■ DOCUMENT EXTRACT ■
PARKERSBURG, W.Va. — The head of Wood County’s economic development body will accompany state leaders next week to Brazil to meet with the company looking to build an ethane cracker plant here.

Cam Huffman, president and chief executive officer of the Area Roundtable, will make the trip from Nov. 10-14 along with West Virginia Gov. Earl Ray Tomblin, Commerce Secretary Keith Burdette and others.

“We’re going to meet with Braskem’s U.S. management team … as well as Braskem and Odebrecht Brazil,” Huffman said.

The trip comes almost one year after Tomblin came to Wood County to announce that Brazil-based Odebrecht, which controls Braskem, was targeting the current SABIC Innovative Plastics site in Washington, W.Va., for a multibillion-dollar petrochemical complex centered around an ethane cracker.

A release from Tomblin’s office Thursday said the five-day trip will focus on “next steps associated with the development of Project A.S.C.E.N.T,” which stands for Appalachian Shale Cracker Enterprise.

“As Odebrecht continues to make significant progress, I remain optimistic this opportunity will be a game changer for our economy- bringing with it thousands of construction jobs, hundreds of permanent job opportunities and countless downstream developments that will usher in a manufacturing renaissance in the Mountain State,” the governor says in the release.

■ GIVEN MATERIAL ■

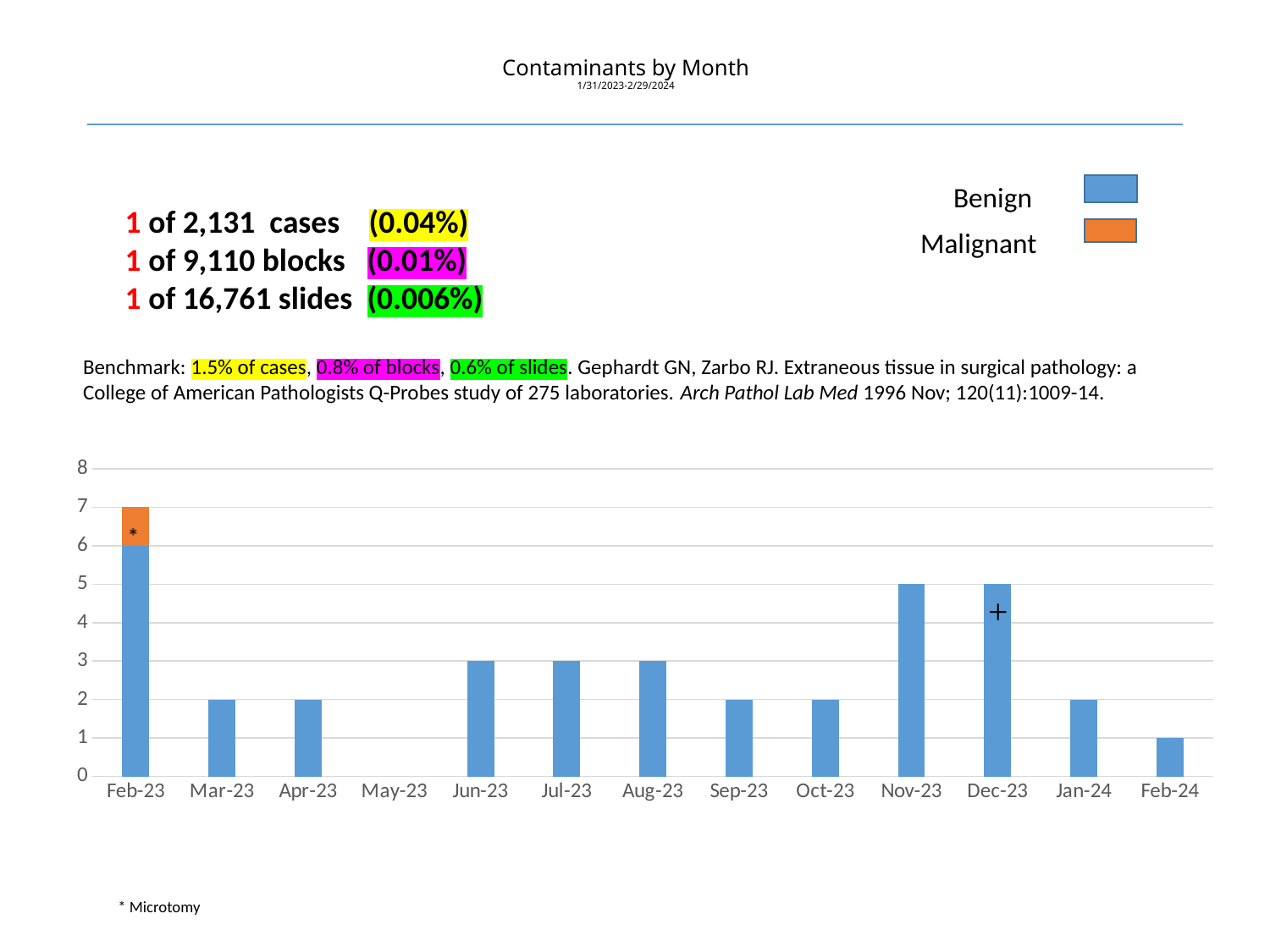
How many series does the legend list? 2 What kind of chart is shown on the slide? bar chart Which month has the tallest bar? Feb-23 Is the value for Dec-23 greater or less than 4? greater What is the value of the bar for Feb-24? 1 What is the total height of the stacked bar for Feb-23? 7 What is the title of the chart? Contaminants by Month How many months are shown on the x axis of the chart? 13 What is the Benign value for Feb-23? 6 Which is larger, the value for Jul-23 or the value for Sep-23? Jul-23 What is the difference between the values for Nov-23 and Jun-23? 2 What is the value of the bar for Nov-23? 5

■ TASKS AND EXERCISES ■
(1) Answer these from the news item about the Brazil trip:
(a) On what dates will the trip take place?
(b) Which company controls Braskem?
(c) What site in Washington, W.Va., was targeted for the petrochemical complex?
(2) Write the next part of the news item about the Brazil trip, picking up after the governor's quoted remarks.

■ OUTPUTS BY TASK ■
(1)
(a) Nov. 10-14
(b) Odebrecht
(c) The current SABIC Innovative Plastics site

(2)
Burdette noted that Odebrecht officials have been to West Virginia “countless times.”

“It was time for us to go and meet with the leadership of the company,” he said. “(We will) discuss what we need to do in the months ahead to get them to a groundbreaking.”

A subsidiary of Odebrecht, A.S.C.E.N.T. has purchased the property, secured agreements with suppliers and is moving forward with various regulatory steps, but the project isn’t a done deal yet.

“They’re systematically moving forward,” Burdette said. “One by one, they’re ticking off their to-do list.”

Huffman said he doesn’t know that next week’s meetings will yield any indicators that a final decision has been made.

“I’d be hopeful for it,” he said. “They’re still spending money, which is a good thing.”